> [Extracted entries]:
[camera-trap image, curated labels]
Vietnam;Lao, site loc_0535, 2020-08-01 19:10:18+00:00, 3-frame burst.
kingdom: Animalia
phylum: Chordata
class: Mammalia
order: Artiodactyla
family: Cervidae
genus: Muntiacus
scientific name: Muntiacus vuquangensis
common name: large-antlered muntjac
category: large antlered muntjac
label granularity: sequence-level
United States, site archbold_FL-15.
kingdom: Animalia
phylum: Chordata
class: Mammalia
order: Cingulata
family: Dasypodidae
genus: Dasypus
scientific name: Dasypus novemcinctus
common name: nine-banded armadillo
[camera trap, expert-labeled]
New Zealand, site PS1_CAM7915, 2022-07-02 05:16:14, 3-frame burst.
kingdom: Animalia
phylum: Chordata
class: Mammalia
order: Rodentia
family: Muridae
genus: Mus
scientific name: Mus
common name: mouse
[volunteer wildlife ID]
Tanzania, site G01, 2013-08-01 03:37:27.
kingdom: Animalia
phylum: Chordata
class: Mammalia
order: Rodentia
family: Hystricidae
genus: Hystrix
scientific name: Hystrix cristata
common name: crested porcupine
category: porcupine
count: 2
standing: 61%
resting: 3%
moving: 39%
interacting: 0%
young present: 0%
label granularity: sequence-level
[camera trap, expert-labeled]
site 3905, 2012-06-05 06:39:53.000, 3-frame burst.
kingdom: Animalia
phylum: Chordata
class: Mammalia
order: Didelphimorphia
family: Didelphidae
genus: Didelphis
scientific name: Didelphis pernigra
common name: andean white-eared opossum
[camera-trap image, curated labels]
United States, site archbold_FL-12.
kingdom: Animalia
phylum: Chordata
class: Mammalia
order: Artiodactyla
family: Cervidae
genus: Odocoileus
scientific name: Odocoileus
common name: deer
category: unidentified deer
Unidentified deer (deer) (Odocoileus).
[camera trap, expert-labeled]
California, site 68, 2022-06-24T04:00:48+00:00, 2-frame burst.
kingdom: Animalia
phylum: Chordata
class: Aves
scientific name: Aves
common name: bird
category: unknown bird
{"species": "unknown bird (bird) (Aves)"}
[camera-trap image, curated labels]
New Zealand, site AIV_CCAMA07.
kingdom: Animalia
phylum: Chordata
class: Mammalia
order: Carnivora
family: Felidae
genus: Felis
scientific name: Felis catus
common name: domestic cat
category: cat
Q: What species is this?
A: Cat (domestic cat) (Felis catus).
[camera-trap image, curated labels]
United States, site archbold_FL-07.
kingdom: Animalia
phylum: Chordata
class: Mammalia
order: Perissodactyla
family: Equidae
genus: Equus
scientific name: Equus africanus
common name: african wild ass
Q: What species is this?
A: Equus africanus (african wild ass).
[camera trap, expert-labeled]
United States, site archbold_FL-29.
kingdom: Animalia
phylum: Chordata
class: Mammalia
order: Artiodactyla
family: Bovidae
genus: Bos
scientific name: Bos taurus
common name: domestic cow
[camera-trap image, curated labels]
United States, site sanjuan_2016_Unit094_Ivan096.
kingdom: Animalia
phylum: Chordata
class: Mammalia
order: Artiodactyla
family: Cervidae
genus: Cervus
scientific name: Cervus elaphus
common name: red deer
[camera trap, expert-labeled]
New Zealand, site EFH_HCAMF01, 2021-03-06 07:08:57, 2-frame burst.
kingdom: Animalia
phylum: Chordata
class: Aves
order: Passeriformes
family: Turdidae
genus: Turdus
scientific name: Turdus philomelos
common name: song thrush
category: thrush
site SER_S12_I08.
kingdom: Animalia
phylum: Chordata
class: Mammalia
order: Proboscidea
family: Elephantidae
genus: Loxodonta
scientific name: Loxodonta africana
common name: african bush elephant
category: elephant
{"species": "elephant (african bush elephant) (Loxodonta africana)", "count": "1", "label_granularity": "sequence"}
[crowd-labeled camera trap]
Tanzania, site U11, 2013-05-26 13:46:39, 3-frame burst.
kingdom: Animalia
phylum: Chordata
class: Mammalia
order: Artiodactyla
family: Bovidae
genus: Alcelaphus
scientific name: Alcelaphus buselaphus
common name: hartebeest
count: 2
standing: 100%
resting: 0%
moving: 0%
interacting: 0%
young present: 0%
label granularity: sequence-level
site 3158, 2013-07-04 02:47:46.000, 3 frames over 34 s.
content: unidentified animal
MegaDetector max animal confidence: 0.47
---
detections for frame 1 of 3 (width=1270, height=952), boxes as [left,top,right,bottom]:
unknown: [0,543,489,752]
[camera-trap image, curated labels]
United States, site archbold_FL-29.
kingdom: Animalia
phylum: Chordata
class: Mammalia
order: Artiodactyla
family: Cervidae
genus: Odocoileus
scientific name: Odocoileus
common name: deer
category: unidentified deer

> [Problem to solve]:
What you should do is return the records above exactly, leaving nothing out.

> [Task response]:
[camera-trap image, curated labels]
Vietnam;Lao, site loc_0535, 2020-08-01 19:10:18+00:00, 3-frame burst.
kingdom: Animalia
phylum: Chordata
class: Mammalia
order: Artiodactyla
family: Cervidae
genus: Muntiacus
scientific name: Muntiacus vuquangensis
common name: large-antlered muntjac
category: large antlered muntjac
label granularity: sequence-level
United States, site archbold_FL-15.
kingdom: Animalia
phylum: Chordata
class: Mammalia
order: Cingulata
family: Dasypodidae
genus: Dasypus
scientific name: Dasypus novemcinctus
common name: nine-banded armadillo
[camera trap, expert-labeled]
New Zealand, site PS1_CAM7915, 2022-07-02 05:16:14, 3-frame burst.
kingdom: Animalia
phylum: Chordata
class: Mammalia
order: Rodentia
family: Muridae
genus: Mus
scientific name: Mus
common name: mouse
[volunteer wildlife ID]
Tanzania, site G01, 2013-08-01 03:37:27.
kingdom: Animalia
phylum: Chordata
class: Mammalia
order: Rodentia
family: Hystricidae
genus: Hystrix
scientific name: Hystrix cristata
common name: crested porcupine
category: porcupine
count: 2
standing: 61%
resting: 3%
moving: 39%
interacting: 0%
young present: 0%
label granularity: sequence-level
[camera trap, expert-labeled]
site 3905, 2012-06-05 06:39:53.000, 3-frame burst.
kingdom: Animalia
phylum: Chordata
class: Mammalia
order: Didelphimorphia
family: Didelphidae
genus: Didelphis
scientific name: Didelphis pernigra
common name: andean white-eared opossum
[camera-trap image, curated labels]
United States, site archbold_FL-12.
kingdom: Animalia
phylum: Chordata
class: Mammalia
order: Artiodactyla
family: Cervidae
genus: Odocoileus
scientific name: Odocoileus
common name: deer
category: unidentified deer
Unidentified deer (deer) (Odocoileus).
[camera trap, expert-labeled]
California, site 68, 2022-06-24T04:00:48+00:00, 2-frame burst.
kingdom: Animalia
phylum: Chordata
class: Aves
scientific name: Aves
common name: bird
category: unknown bird
{"species": "unknown bird (bird) (Aves)"}
[camera-trap image, curated labels]
New Zealand, site AIV_CCAMA07.
kingdom: Animalia
phylum: Chordata
class: Mammalia
order: Carnivora
family: Felidae
genus: Felis
scientific name: Felis catus
common name: domestic cat
category: cat
Q: What species is this?
A: Cat (domestic cat) (Felis catus).
[camera-trap image, curated labels]
United States, site archbold_FL-07.
kingdom: Animalia
phylum: Chordata
class: Mammalia
order: Perissodactyla
family: Equidae
genus: Equus
scientific name: Equus africanus
common name: african wild ass
Q: What species is this?
A: Equus africanus (african wild ass).
[camera trap, expert-labeled]
United States, site archbold_FL-29.
kingdom: Animalia
phylum: Chordata
class: Mammalia
order: Artiodactyla
family: Bovidae
genus: Bos
scientific name: Bos taurus
common name: domestic cow
[camera-trap image, curated labels]
United States, site sanjuan_2016_Unit094_Ivan096.
kingdom: Animalia
phylum: Chordata
class: Mammalia
order: Artiodactyla
family: Cervidae
genus: Cervus
scientific name: Cervus elaphus
common name: red deer
[camera trap, expert-labeled]
New Zealand, site EFH_HCAMF01, 2021-03-06 07:08:57, 2-frame burst.
kingdom: Animalia
phylum: Chordata
class: Aves
order: Passeriformes
family: Turdidae
genus: Turdus
scientific name: Turdus philomelos
common name: song thrush
category: thrush
site SER_S12_I08.
kingdom: Animalia
phylum: Chordata
class: Mammalia
order: Proboscidea
family: Elephantidae
genus: Loxodonta
scientific name: Loxodonta africana
common name: african bush elephant
category: elephant
{"species": "elephant (african bush elephant) (Loxodonta africana)", "count": "1", "label_granularity": "sequence"}
[crowd-labeled camera trap]
Tanzania, site U11, 2013-05-26 13:46:39, 3-frame burst.
kingdom: Animalia
phylum: Chordata
class: Mammalia
order: Artiodactyla
family: Bovidae
genus: Alcelaphus
scientific name: Alcelaphus buselaphus
common name: hartebeest
count: 2
standing: 100%
resting: 0%
moving: 0%
interacting: 0%
young present: 0%
label granularity: sequence-level
site 3158, 2013-07-04 02:47:46.000, 3 frames over 34 s.
content: unidentified animal
MegaDetector max animal confidence: 0.47
---
detections for frame 1 of 3 (width=1270, height=952), boxes as [left,top,right,bottom]:
unknown: [0,543,489,752]
[camera-trap image, curated labels]
United States, site archbold_FL-29.
kingdom: Animalia
phylum: Chordata
class: Mammalia
order: Artiodactyla
family: Cervidae
genus: Odocoileus
scientific name: Odocoileus
common name: deer
category: unidentified deer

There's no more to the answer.